Sí, llegó el día en el que te invitan a una o más bodas de amigos de, más o menos, tu misma edad, en el que te enteras de que algunos de tus compañeros de clase ya ha sido padre o madre o en el que ves como tus primos pequeños (o en su defecto, los hermanos pequeños de tus amigos) ya sólo no se conforman con hacer la comunión, sino que los muy precoces tienen la osadía de salir de fiesta y saludarte a altas horas de la noche en mitad de la Gran Vïa.

De pronto te sorprendes diciendo "mi Facultad", cuando hace ya algunos años que pasaste a ser "ex-alumno", y los jueves por la noche ya no son el día de salida obligatoria. Cada vez cuesta más superar las mañanas de resaca y empiezas a preferir tomar algo tranquilo en una terraza con tus amigos que encerrarte en bares atestados de gente para pelear por tu medio metro cuadrado de espacio vital. ¿Quién será el primero en salir del armario? Lo piensas, pero no lo dices. Hasta que, una noche, sin más, alguien lo confiesa: "cada vez me da más pereza salir". Empiezan a surgir voces concordantes. ¡Qué alivio!

Sin embargo, hoy estás de boda. Agnóstico o, cuando menos, católico en la reserva, escuchas el run run de fondo de la misa mientras empiezas a pensar en cómo aquella niña que te perseguía a todos lasdos con sus coletas, su mirada despierta y sus dientes de leche, está a unos pocos metros de ti, vestida de novia, dando un paso del que ni estás, ni quieres estar, cerca. A tu alrededor gente que, en mayor o menor medida, ha formado parte de tu pasado y, ley de vida, hoy están algo más lejos de tu presente. De pronto todos tienen más canas, menos pelo o han perdido la forma. ¿Pensarán ellos lo mismo viéndome a mí? ?Cómo me está tratando la vida? Nota mental: verme mañana en un espejo, cuanto más grande y más de cerca, mejor.

────────────────────

[Tarea a]:
Cuenta las líneas de las filas que contienen la cadena "photograph", distinguiendo entre mayúsculas y minúsculas, y responde solo con el número.
El fragmento y las filas proceden de fuentes distintas.

────────────────────

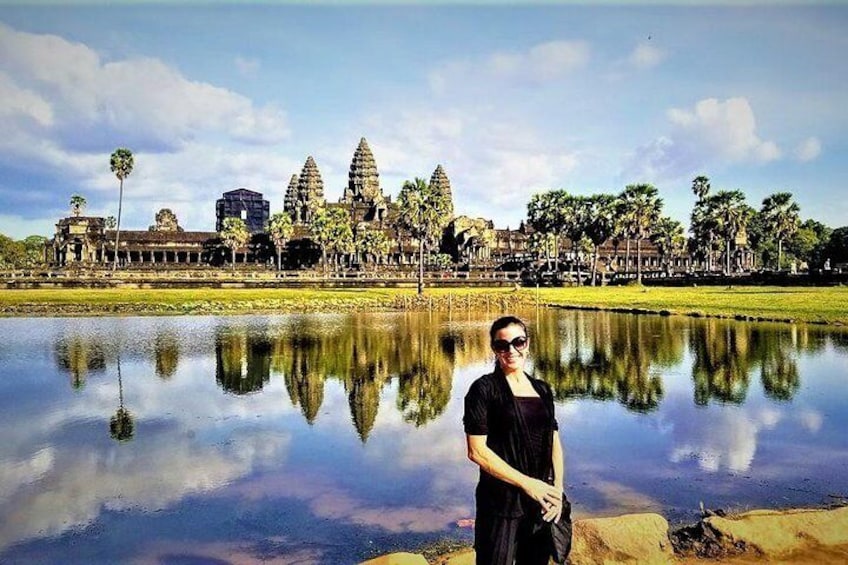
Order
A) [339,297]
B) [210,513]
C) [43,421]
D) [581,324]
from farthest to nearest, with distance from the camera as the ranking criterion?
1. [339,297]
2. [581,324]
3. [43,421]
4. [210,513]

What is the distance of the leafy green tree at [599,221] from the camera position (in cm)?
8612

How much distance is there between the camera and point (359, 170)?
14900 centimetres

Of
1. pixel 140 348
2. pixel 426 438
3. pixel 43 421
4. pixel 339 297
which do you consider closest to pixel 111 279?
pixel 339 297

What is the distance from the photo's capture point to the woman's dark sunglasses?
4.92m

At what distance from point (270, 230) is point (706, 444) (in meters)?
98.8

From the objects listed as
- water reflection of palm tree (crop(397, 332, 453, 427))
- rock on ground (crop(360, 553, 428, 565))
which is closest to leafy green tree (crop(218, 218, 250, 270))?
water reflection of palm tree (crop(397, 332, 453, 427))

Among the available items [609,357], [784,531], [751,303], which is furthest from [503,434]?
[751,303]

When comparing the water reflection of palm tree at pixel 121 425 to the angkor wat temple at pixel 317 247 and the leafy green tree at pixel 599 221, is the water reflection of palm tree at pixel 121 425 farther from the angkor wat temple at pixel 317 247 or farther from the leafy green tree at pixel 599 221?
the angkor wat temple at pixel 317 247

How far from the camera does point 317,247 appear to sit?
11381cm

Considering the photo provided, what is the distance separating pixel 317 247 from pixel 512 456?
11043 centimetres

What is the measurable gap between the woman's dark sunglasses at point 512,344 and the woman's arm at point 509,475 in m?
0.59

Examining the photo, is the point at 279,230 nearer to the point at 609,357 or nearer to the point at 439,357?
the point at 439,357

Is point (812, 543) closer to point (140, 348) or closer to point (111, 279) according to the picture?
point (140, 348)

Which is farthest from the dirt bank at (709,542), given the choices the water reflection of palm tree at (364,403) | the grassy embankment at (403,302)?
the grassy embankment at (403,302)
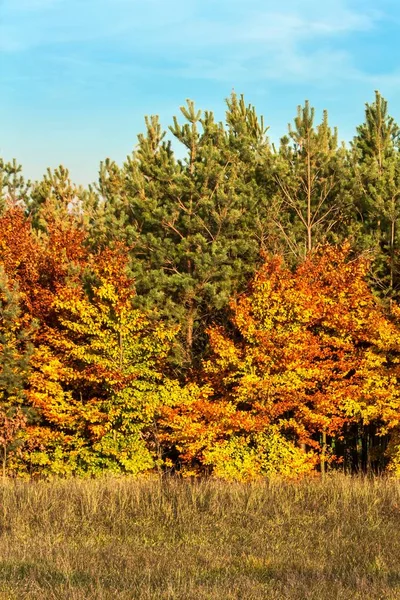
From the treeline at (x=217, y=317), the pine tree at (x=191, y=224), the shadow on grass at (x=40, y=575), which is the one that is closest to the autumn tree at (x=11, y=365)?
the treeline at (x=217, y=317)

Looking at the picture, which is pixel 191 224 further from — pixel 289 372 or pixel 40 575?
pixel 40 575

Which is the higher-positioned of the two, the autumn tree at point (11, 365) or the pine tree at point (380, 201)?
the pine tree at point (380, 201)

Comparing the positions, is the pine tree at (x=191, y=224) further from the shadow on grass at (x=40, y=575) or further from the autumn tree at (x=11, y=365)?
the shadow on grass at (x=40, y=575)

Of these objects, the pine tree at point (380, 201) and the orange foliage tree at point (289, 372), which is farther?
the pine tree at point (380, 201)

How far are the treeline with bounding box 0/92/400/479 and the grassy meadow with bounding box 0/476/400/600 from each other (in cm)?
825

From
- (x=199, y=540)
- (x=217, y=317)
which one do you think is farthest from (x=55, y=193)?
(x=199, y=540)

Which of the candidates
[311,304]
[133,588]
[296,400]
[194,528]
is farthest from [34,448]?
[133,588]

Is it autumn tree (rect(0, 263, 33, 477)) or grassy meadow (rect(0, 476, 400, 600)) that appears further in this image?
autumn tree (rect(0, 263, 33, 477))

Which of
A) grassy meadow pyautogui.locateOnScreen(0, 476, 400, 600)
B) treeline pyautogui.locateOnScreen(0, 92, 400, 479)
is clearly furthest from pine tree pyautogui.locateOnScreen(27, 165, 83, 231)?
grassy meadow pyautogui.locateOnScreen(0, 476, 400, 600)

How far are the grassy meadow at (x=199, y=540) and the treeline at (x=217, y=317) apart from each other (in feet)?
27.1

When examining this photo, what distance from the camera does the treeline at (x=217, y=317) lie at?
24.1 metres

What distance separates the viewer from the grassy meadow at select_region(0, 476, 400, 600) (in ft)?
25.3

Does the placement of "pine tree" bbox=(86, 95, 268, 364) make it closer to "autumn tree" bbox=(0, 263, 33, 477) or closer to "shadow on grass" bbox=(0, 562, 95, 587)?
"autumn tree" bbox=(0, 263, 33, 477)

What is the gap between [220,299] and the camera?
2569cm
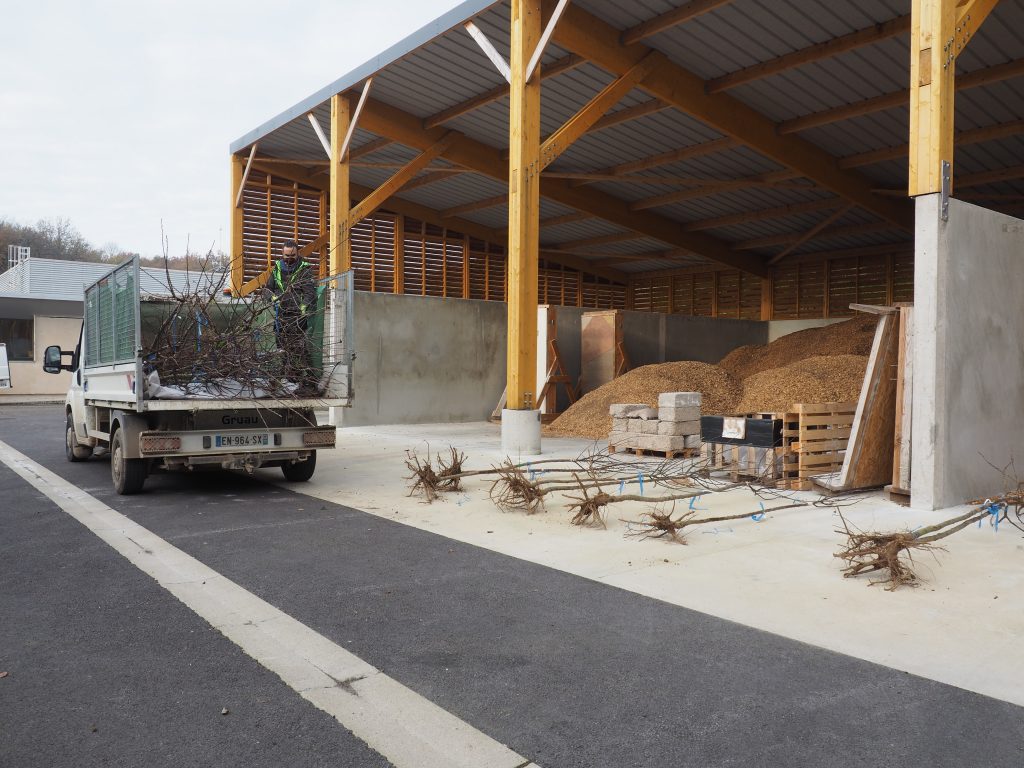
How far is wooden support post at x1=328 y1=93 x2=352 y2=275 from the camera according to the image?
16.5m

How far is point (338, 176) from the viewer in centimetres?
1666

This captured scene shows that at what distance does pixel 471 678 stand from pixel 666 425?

────────────────────

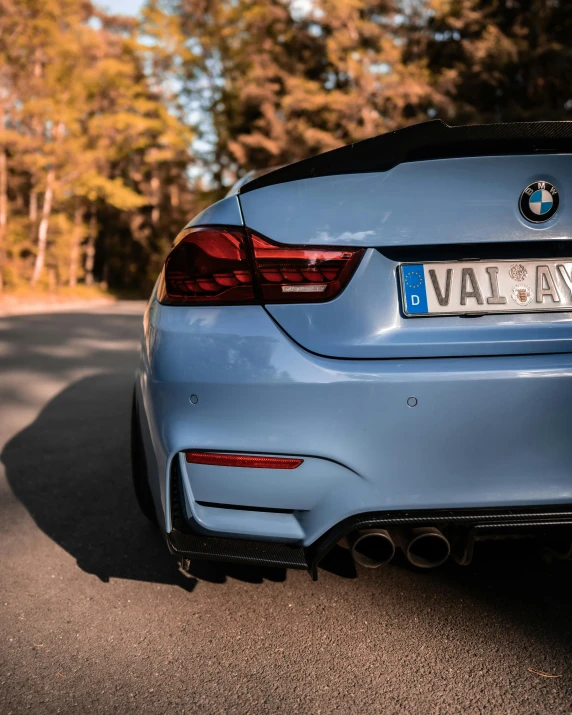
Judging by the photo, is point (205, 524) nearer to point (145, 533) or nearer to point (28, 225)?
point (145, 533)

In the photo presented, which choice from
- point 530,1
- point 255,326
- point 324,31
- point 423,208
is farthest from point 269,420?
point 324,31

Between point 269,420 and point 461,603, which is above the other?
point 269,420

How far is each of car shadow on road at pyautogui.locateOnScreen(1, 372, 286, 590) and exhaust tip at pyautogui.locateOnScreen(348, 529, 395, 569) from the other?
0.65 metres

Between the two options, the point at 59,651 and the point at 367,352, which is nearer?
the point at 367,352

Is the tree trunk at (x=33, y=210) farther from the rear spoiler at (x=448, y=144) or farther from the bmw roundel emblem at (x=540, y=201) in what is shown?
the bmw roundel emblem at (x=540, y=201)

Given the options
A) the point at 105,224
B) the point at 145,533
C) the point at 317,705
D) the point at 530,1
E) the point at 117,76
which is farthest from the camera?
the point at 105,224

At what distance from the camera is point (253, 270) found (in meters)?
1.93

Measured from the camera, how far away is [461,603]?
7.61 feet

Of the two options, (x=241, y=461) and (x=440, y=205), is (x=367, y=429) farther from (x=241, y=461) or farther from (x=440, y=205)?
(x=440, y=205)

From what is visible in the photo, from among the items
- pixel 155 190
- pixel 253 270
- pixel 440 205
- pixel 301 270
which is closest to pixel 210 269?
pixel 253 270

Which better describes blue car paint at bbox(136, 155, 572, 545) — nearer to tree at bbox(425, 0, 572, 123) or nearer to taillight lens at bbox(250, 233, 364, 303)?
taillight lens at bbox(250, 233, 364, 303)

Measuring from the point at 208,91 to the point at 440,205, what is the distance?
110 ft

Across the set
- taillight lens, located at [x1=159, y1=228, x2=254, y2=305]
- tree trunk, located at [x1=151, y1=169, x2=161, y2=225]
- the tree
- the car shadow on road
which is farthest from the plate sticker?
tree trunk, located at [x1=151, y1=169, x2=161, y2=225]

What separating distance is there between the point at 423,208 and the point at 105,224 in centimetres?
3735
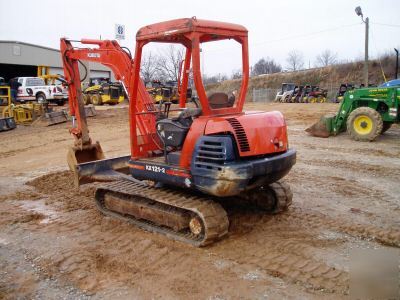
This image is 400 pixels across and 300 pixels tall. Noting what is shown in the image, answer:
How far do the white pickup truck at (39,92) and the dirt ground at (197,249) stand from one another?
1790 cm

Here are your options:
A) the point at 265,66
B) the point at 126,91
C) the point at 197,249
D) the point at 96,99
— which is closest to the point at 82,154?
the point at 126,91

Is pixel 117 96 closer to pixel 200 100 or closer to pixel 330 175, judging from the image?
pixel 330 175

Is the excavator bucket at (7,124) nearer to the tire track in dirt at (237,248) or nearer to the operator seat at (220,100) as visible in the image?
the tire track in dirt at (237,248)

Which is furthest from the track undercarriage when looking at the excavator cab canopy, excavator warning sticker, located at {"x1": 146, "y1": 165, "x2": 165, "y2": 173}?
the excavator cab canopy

────────────────────

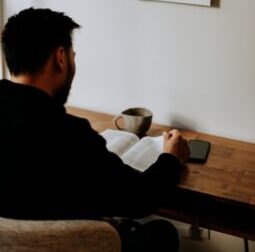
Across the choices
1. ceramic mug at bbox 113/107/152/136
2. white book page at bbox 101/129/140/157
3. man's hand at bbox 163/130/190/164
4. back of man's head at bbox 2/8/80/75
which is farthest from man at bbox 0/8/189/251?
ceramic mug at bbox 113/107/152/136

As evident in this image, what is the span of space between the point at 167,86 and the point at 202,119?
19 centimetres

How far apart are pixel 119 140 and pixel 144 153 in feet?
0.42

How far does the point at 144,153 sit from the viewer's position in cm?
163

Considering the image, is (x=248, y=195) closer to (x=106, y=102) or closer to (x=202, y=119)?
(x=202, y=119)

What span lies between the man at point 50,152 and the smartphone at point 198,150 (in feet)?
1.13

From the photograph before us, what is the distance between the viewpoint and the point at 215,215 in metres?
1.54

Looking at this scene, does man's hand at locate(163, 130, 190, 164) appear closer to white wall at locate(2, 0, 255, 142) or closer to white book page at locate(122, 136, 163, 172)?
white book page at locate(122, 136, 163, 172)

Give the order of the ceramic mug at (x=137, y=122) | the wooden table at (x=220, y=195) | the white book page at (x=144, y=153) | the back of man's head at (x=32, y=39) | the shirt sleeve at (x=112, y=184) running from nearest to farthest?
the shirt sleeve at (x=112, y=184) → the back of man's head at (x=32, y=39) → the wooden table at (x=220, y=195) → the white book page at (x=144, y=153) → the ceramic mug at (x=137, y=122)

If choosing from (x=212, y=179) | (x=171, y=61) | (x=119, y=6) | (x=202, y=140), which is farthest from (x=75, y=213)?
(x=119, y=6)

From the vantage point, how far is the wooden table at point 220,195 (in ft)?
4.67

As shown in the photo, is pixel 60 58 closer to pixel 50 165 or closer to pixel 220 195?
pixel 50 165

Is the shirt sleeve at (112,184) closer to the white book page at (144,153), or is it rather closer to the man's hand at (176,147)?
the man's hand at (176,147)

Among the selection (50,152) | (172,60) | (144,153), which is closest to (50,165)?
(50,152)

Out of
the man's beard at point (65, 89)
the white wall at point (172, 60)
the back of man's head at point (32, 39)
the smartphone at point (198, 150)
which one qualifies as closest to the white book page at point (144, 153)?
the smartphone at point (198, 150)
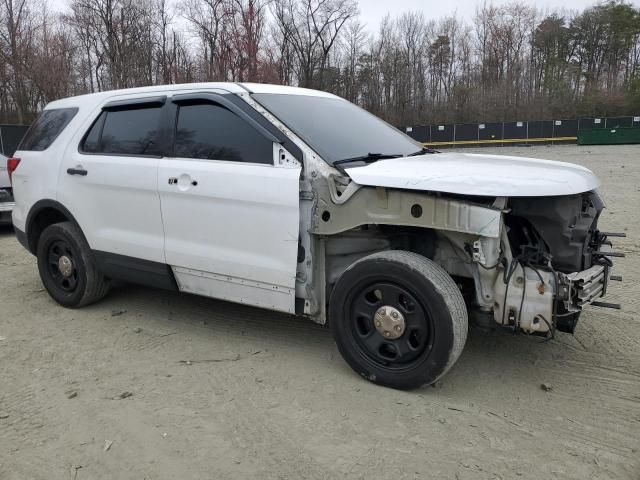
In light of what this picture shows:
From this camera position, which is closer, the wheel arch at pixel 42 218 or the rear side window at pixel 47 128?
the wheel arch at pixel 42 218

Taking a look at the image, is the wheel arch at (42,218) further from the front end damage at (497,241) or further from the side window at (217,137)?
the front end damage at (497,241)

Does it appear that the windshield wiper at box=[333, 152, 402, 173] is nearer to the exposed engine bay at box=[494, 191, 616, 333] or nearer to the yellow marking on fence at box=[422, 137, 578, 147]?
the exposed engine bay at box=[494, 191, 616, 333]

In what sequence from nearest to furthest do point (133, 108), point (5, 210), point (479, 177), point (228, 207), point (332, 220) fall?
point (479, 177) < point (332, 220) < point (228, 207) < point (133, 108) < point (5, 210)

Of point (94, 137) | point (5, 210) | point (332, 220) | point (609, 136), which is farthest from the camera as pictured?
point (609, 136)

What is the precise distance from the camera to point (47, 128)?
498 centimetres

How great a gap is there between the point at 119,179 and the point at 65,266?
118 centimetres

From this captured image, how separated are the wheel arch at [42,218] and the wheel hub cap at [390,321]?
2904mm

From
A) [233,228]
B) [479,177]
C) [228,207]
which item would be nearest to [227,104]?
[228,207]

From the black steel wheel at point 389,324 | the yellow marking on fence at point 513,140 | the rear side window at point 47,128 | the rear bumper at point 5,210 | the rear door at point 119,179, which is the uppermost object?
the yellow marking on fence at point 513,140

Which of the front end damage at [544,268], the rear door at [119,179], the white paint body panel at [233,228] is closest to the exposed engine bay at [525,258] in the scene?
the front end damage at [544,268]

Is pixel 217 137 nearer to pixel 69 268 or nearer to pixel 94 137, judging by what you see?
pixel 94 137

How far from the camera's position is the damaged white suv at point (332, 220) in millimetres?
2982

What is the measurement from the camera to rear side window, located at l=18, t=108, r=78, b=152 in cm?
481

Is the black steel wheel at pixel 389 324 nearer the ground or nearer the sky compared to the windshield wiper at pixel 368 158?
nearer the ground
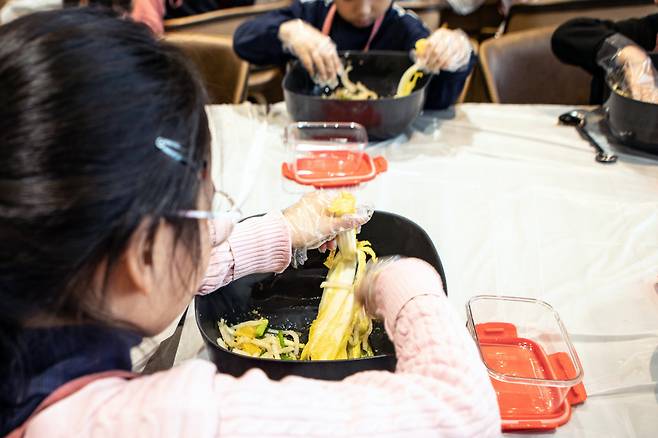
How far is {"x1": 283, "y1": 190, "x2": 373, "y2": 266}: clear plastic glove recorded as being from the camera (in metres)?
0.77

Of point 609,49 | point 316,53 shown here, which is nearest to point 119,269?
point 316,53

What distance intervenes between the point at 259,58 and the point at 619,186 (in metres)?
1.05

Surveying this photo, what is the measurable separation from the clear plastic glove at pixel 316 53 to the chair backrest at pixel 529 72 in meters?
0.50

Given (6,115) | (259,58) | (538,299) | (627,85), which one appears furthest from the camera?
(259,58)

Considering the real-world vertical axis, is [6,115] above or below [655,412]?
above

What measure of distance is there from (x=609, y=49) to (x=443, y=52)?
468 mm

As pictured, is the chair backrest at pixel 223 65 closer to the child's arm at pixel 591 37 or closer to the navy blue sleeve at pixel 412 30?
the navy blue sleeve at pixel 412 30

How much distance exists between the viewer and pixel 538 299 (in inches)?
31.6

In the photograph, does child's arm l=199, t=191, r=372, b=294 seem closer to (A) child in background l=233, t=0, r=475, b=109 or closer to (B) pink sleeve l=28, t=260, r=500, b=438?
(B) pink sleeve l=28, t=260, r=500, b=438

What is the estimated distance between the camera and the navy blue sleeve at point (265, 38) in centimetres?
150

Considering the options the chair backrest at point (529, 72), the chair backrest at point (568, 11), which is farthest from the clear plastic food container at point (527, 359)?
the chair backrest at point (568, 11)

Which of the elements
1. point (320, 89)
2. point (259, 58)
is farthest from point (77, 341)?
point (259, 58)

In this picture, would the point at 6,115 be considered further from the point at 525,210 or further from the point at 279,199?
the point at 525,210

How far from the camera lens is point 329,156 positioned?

────────────────────

[Tarea b]:
Reduce a una lista breve el párrafo del fragmento que comienza con "De pronto te sorprendes diciendo", conservando sus datos principales.

[Solución a]:
2

[Solución b]:
- Sigues diciendo "mi Facultad" aunque hace años que eres exalumno.
- Los jueves por la noche ya no son de salida obligatoria.
- Cada vez cuesta más superar las mañanas de resaca.
- Prefieres tomar algo tranquilo en una terraza con amigos a pelear por espacio en bares atestados.
- Nadie lo dice hasta que una noche alguien confiesa que cada vez le da más pereza salir.
- Surgen voces concordantes y llega el alivio.